I need to sample a variable from a distribution that's like a binomial distribution except with a "bias", I'm not sure what it may be called: $p(X=k)$ is proportional to $k.B(n,p)(k)$ where $B(n,p)$ is the binomial distribution.
Any ideas on how this can be done?
I'm working in python so if there's any "direct" way in numpy or other packages that would be extra useful...
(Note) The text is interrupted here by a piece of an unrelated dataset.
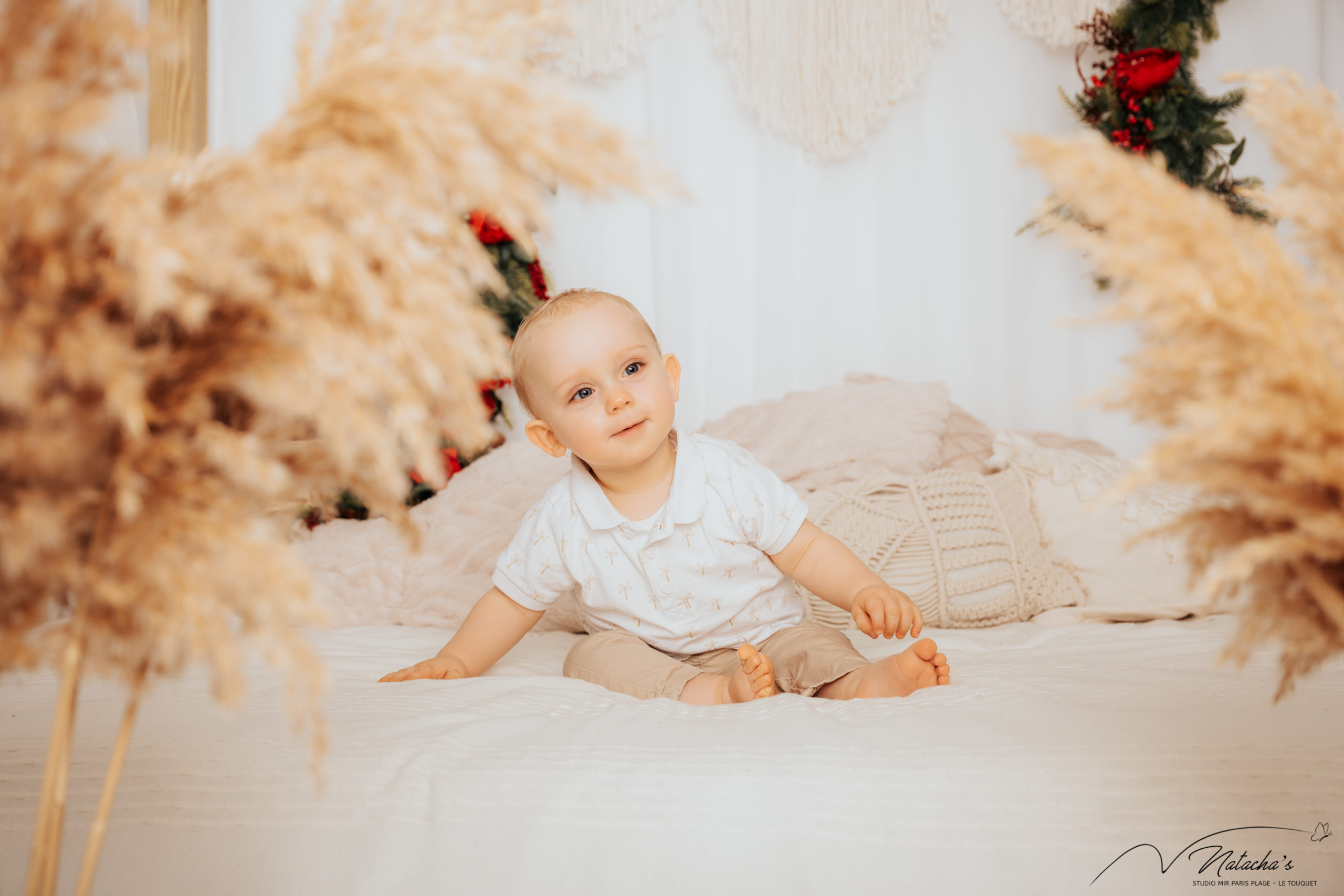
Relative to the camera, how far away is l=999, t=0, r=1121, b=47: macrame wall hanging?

Since the expectation of a binomial is straightforward:
$$\sum_{k=0}^n\binom{n}{k}kp^k(1-p)^{n-k}=np$$
we have that $P(X=k)$ can be written in closed form:
$$\binom{n}{k} \frac{k}{np} p^{k}(1-p)^{n-k}\,,$$
$$=\binom{n-1}{k-1}p^{k-1}(1-p)^{n-1-(k-1)}\,.$$
This is just a shifted binomial.
Sampling from a binomial$(n-1,p)$ and shifting it up by 1 would seem to solve the problem.
Here's an example, by way of a check on the algebra:
n=10;p=.4
dbinom(0:(n-1),n-1,p)/dbinom(1:n,n,p)
[1] 0.25 0.50 0.75 1.00 1.25 1.50 1.75 2.00 2.25 2.50
Yep, that increases linearly (in fact, it is $\frac{k}{np}$ as it ought to be).